COVID-19 vaccine – Page 16 – Pediatric Infection Connection

Happy Daylight Savings Time (and official 2nd anniversary of the pandemic)

Bud WiedermannMarch 13, 2022Leave a comment

I finished setting all my clocks and outdoor light timers to DST this morning for our annual spring ritual, but I realize that I might not be doing this for much longer. Congress continues to look into abolishing these switches due to growing data suggesting it is bad for our health, now awaiting an analysis from the Department of Transportation. I'm not holding my breath.
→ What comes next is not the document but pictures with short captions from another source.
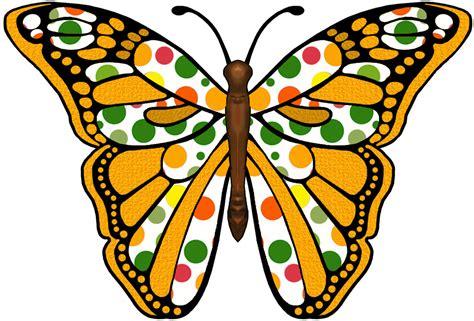 clipart butterfly green butterfly clipart clipart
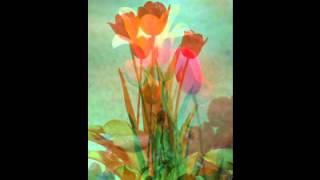 Bondhu hote cheye tomar (Original) -  Subir Nandi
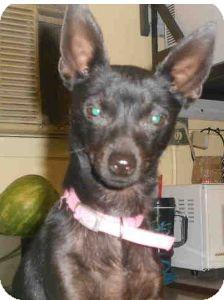 Chihuahua Mix Dog for adoption in Yuba City, California - Raina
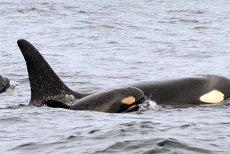 Eşuarea misterioasă a 30 de balene din Alaska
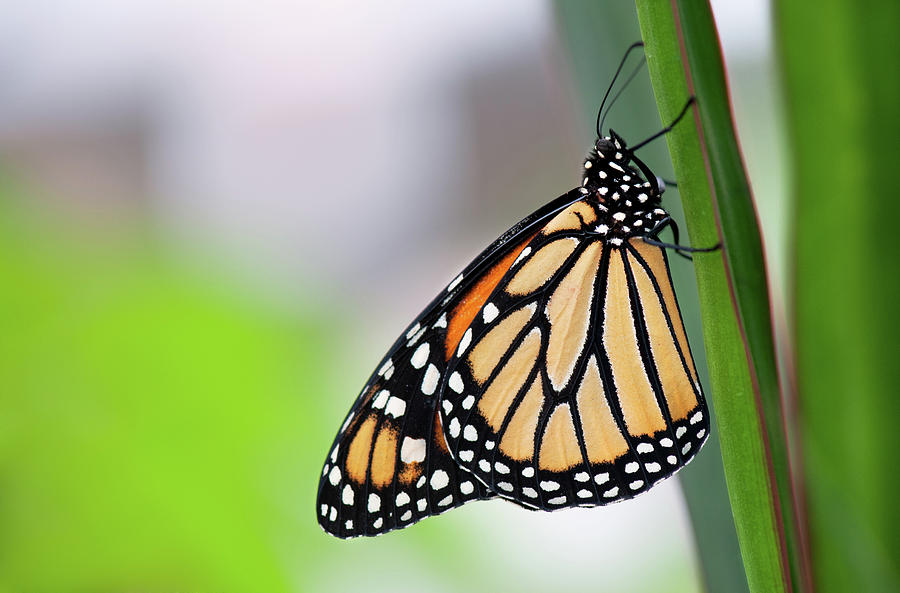Horizontal Photograph - Monarch Butterfly On Leaf by Pndtphoto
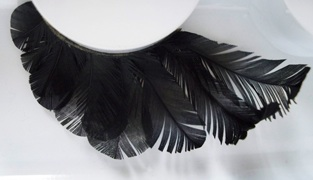 feathers The Best False Lashes for Halloween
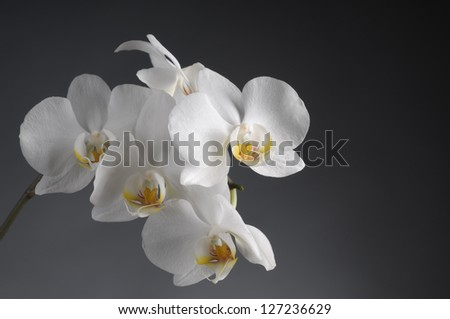 White orchid flower over grey background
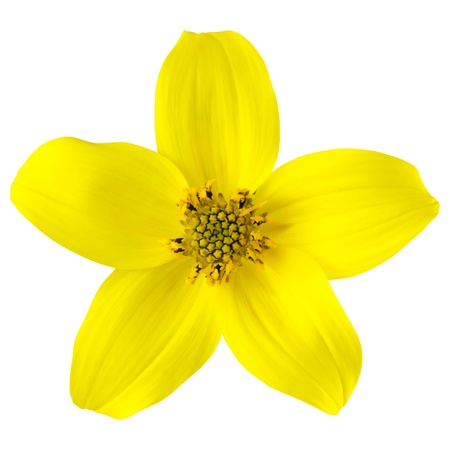 Yellow Wild Flower with Five Petals Isolated on White Background photo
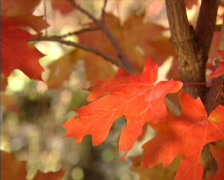 Fall Colors 40 - PAL Stock Footage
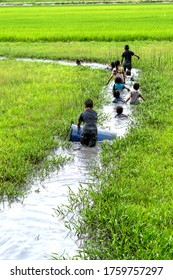 Asian children play in the muddy puddle at rice field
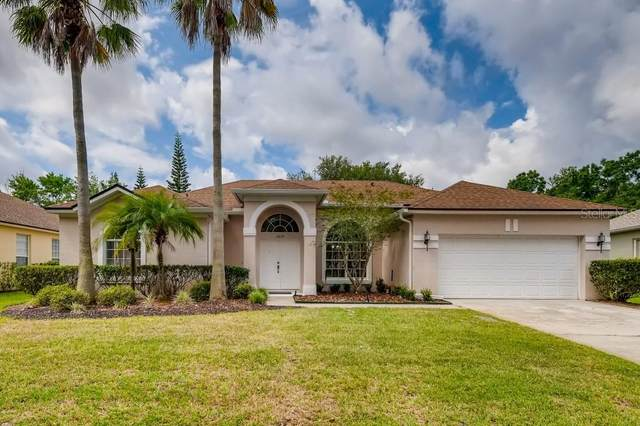 2224 Blackjack Oak Street, Ocoee, FL 34761 (MLS #O5942966) :: Bustamante Real Estate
In the meantime, I will mention a couple of CDC reports from last week.

BNT162b2 Vaccine Effectiveness for 5-15 year-olds

In case you don't recognize the code, BNT162b2 is the Pfizer/BioNTech COVID-19 vaccine. CDC now has a new analysis of how it has worked in this age group, covering the time period from July, 25, 2021 through February 12, 2022. Bottom line: adjusting for various confounders like health information, mask use, local virus circulation, and other factors, VE was higher for 12-15 year olds compared to the 5-11 age group. It was better against delta than omicron variants. They don't yet have information to break down asymptomatic versus symptomatic infections.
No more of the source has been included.